Al-Qur’an Tidak Diadopsi dari Yahudi, Kritik Kepada Abraham Geiger - MuhammadiyahNews.com

Sedang Trending 1 tahun yang lalu

Menjadi rahasia umum, Al-Qur`an yangg merupakan kitab suci umat Islam menarik para intelektual Barat untuk mengkaji isi Al-Qur`an secara ilmiah. Dengan latar belakang dan motif berbeda-beda, para pengkaji Timur (orientalis) berupaya menelaah isi kandungan Al-Qur`an menggunakan metode dan pendekatan tertentu.

Meskipun kebanyakan orientalis berupaya membuktikan ketidakotentikan Al-Qur`an, para sarjana muslim tidak hanya berdiam diri. Kritik atas kritik pemikiran Abraham Geiger bermunculan sebagai respon dan penyangkalan atas kesalahan interpretasinya.

Melacak Akar Kajian Orientalis terhadap Al-Qur`an

Kajian Barat terhadap Timur (orientalis) sangat subur terjadi sejak abad ke-16. Dipelopori oleh Yahudi dan Kristen sebagai reaksi kebencian terhadap Al-Qur`an. Semangat mereka juga didorong oleh kebencian atas kekalahan dari perang Salib. Berbagai istilah dan tuduhan dilontarkan terhadap orang Timur seperti irrasional, bejat moral dan kekanak-kanakan.

Mereka mau seluruh bumi menganggap Islam sebagai Kristen yangg sesat. Mereka menyebut Muhammad sebagai seorang plagiator, penyebar buletin bohong, pelaku sodomi dan lain-lain. Mereka terus gencar melakukan kajian-kajian ketimuran diberbagai lembaga, pusat studi keislaman sampai menyusup dalam golongan Islam sendiri.

Semua itu terjadi bukan tanpa alasan. Motivasi mereka dalam gold, glory dan gospel ialah mencari sumber kekayaan, aspek Tuhan dan menyebarkan kepercayaan Kristen menambah kekuatan mereka untuk menghancurkan Islam. Hampir kebanyakan orientalis dilandasi kebencian terhadap Islam, meskipun sedikit sekali yangg murni mengkaji Islam atas dorongan ilmiah.

Ada tiga kajian orientalis terhadap Al-Qur`an, ialah kajian teks kitab suci, translator dan pemahaman muslim terhadap Al-Qur`an.
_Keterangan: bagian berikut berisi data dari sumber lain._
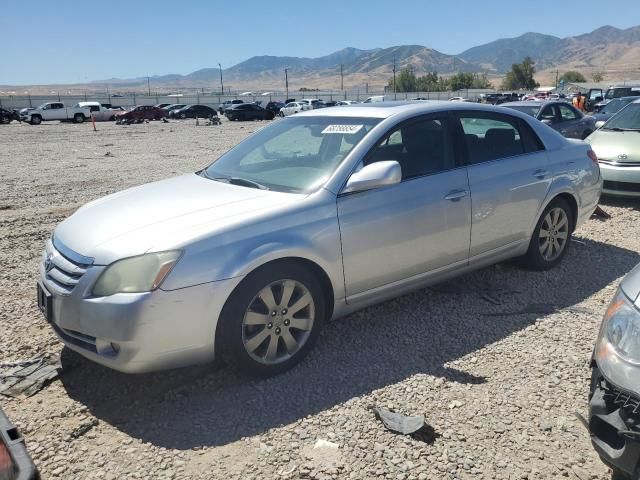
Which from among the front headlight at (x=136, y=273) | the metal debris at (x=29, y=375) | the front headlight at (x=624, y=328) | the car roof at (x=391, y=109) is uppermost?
the car roof at (x=391, y=109)

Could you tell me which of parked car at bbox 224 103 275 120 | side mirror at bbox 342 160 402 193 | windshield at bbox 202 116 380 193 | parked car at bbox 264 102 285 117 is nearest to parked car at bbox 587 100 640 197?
windshield at bbox 202 116 380 193

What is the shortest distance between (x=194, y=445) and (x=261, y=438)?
0.35 meters

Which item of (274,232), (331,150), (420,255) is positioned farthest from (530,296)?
(274,232)

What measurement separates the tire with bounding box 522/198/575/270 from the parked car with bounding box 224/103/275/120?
40.0m

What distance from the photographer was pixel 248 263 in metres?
3.14

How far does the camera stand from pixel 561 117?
13781 mm

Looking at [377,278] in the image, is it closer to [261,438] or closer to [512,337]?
[512,337]

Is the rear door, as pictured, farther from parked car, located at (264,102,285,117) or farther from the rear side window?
parked car, located at (264,102,285,117)

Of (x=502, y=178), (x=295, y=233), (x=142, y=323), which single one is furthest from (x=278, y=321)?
(x=502, y=178)

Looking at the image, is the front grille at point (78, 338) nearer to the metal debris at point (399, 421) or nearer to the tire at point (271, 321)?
the tire at point (271, 321)

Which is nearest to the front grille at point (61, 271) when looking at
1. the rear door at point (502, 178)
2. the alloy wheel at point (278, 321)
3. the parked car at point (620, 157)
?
the alloy wheel at point (278, 321)

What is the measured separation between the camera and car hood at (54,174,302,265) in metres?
3.07

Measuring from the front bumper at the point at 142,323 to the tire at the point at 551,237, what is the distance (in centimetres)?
316

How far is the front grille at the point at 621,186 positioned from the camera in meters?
7.69
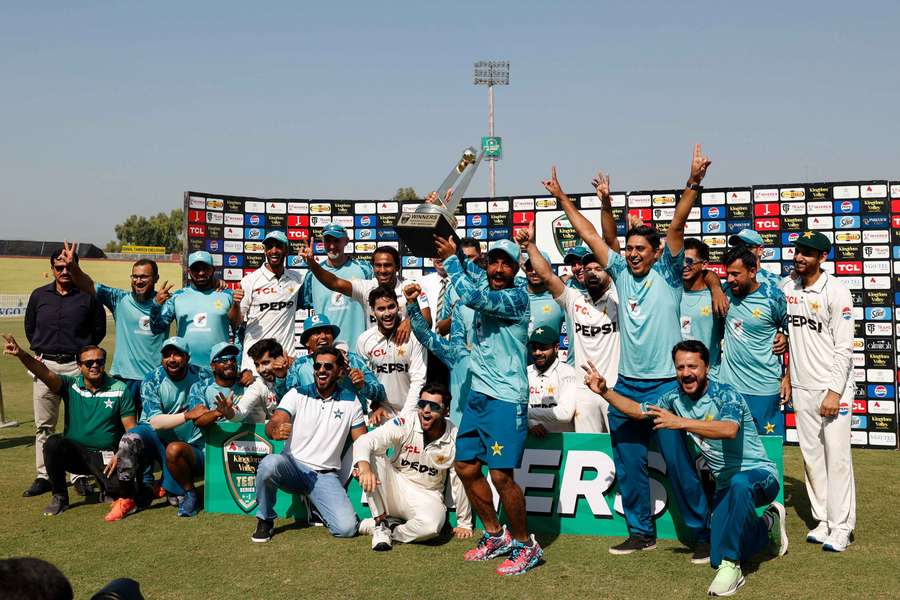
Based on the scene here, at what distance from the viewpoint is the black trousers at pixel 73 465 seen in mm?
7462

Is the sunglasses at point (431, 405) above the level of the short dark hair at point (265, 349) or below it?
below

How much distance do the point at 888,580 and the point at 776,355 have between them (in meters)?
2.04

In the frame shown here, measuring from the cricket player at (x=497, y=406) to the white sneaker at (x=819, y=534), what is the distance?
2209 millimetres

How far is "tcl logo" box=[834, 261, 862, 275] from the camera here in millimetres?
10719

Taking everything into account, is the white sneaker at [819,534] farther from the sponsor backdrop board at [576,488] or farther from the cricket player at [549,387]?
the cricket player at [549,387]

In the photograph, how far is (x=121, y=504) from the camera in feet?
23.9

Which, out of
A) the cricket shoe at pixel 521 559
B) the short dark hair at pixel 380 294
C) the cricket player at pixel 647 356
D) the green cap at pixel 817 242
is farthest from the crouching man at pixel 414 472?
the green cap at pixel 817 242

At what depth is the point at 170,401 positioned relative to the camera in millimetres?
7746

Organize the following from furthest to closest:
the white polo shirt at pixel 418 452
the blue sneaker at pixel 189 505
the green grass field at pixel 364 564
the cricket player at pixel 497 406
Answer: the blue sneaker at pixel 189 505, the white polo shirt at pixel 418 452, the cricket player at pixel 497 406, the green grass field at pixel 364 564

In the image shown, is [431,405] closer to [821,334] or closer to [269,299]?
[269,299]

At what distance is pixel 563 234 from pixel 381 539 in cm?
686

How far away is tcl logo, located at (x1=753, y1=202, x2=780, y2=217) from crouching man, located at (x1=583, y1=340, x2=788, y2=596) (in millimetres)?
6189

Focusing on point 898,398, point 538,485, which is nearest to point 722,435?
point 538,485

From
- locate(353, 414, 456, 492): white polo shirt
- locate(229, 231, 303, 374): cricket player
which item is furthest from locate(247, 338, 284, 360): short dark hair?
locate(353, 414, 456, 492): white polo shirt
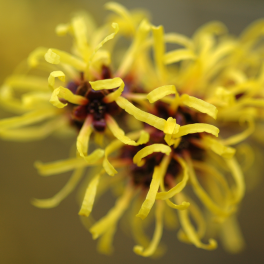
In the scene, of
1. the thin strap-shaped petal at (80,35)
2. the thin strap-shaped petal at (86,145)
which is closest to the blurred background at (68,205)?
the thin strap-shaped petal at (80,35)

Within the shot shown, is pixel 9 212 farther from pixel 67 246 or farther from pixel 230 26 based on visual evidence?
pixel 230 26

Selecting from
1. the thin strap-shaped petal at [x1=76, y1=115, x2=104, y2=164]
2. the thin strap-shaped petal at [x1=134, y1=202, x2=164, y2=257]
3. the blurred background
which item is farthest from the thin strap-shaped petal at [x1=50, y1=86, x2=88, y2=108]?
the blurred background

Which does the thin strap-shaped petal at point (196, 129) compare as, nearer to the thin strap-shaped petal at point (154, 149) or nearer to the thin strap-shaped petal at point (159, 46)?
the thin strap-shaped petal at point (154, 149)

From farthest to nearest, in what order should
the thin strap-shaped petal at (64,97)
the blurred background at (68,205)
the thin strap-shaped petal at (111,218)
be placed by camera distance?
the blurred background at (68,205), the thin strap-shaped petal at (111,218), the thin strap-shaped petal at (64,97)

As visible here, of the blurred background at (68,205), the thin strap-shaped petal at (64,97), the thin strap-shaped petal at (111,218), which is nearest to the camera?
the thin strap-shaped petal at (64,97)

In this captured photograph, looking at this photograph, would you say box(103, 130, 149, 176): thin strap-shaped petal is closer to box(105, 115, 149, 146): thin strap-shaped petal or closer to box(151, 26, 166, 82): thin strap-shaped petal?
box(105, 115, 149, 146): thin strap-shaped petal

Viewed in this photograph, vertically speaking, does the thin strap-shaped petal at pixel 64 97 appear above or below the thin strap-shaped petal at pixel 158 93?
below

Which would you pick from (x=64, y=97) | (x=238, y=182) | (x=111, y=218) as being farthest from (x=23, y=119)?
(x=238, y=182)

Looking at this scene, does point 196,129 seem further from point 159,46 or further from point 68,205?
point 68,205
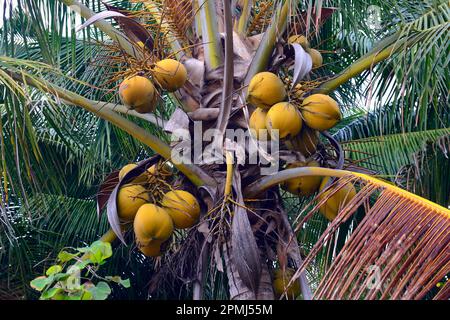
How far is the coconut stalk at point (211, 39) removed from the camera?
3080mm

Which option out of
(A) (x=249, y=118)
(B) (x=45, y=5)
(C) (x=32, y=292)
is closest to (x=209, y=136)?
(A) (x=249, y=118)

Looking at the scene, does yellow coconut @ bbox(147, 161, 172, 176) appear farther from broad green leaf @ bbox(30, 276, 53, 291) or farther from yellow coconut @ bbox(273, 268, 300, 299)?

Kemudian berkembang menjadi empat ialah terjemahan, sejarah, konsep-konsep Al-Qur`an dan pemahaman muslim dalam menafsirkan teks. Kajian yangg paling laku adalah tentang sejarah teks Al-Qur`an dan konsep-konsep Al-Qur`an.

Dalam menelisik sejarah teks Al-Qur`an, orientalis berupaya menemukan pengaruh tradisi biblikal dan Yahudi-Kristen dalam Al-Qur`an dengan beragam pendekatan yangg digunakan. Salah satu orientalis yangg menekuni kajian ini adalah Abraham Geiger.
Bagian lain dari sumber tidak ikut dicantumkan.